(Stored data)
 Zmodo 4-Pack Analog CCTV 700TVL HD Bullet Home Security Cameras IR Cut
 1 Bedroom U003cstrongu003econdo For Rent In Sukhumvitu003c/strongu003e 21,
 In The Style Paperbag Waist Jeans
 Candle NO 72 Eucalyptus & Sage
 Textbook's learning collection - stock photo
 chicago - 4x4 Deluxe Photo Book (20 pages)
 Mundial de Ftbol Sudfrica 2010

> **Directions**: Only the lines from the one holding "Candle NO 72 Eucalyptus & Sage" to the end of the entries above belong in the answer, each copied exactly.

> **Exercise answer**:
 Candle NO 72 Eucalyptus & Sage
 Textbook's learning collection - stock photo
 chicago - 4x4 Deluxe Photo Book (20 pages)
 Mundial de Ftbol Sudfrica 2010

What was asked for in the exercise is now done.